** Start of Data listing **

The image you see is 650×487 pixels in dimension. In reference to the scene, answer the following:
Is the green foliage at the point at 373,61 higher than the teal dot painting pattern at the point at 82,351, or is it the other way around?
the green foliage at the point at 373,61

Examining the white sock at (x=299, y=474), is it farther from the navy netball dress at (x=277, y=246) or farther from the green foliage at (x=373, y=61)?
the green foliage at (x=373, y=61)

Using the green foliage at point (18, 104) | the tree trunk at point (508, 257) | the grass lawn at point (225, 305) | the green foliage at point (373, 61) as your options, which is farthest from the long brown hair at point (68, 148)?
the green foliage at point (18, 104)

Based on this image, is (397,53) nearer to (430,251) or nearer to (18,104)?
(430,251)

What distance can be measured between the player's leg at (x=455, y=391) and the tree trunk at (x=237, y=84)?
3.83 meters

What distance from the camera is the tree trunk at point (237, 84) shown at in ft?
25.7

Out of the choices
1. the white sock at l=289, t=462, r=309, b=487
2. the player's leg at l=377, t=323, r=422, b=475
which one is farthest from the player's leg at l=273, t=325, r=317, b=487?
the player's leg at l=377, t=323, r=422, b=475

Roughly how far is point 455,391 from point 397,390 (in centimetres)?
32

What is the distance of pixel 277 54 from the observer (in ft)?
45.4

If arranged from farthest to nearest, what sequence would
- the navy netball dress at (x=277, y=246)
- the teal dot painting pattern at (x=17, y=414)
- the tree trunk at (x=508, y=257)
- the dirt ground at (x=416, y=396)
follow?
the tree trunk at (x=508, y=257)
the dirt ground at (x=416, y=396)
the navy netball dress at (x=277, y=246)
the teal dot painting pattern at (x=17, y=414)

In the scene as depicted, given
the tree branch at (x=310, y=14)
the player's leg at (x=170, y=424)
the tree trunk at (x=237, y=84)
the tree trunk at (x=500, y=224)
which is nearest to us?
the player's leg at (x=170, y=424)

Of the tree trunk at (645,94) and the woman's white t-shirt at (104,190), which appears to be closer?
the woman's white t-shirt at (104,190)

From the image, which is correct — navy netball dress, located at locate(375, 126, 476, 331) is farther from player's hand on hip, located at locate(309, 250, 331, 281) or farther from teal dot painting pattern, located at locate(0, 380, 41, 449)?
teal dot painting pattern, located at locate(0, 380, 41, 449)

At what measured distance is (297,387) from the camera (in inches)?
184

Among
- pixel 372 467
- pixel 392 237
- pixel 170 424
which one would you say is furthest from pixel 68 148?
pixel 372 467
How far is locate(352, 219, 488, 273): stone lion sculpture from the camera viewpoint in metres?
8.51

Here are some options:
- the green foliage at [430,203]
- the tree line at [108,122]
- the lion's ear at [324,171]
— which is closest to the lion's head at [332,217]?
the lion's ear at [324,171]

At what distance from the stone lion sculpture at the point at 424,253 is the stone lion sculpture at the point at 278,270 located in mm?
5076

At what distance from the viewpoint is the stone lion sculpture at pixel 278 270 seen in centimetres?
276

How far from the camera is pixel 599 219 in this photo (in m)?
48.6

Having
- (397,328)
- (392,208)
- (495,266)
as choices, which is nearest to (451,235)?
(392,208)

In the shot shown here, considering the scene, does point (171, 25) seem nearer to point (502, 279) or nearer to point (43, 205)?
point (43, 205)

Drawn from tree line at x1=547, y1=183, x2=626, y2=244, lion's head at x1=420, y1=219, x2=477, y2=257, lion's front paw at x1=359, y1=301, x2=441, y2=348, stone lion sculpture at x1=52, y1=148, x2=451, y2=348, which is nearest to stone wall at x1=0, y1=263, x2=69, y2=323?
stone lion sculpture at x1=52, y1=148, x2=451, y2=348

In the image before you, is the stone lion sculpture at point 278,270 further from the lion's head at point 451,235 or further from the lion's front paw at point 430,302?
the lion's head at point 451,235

** End of Data listing **

### Work required:
Please list every line in the records above that contains the word "viewpoint".

### Solution to this exercise:
How far is locate(352, 219, 488, 273): stone lion sculpture from the camera viewpoint in metres?
At what distance from the viewpoint is the stone lion sculpture at pixel 278 270 seen in centimetres?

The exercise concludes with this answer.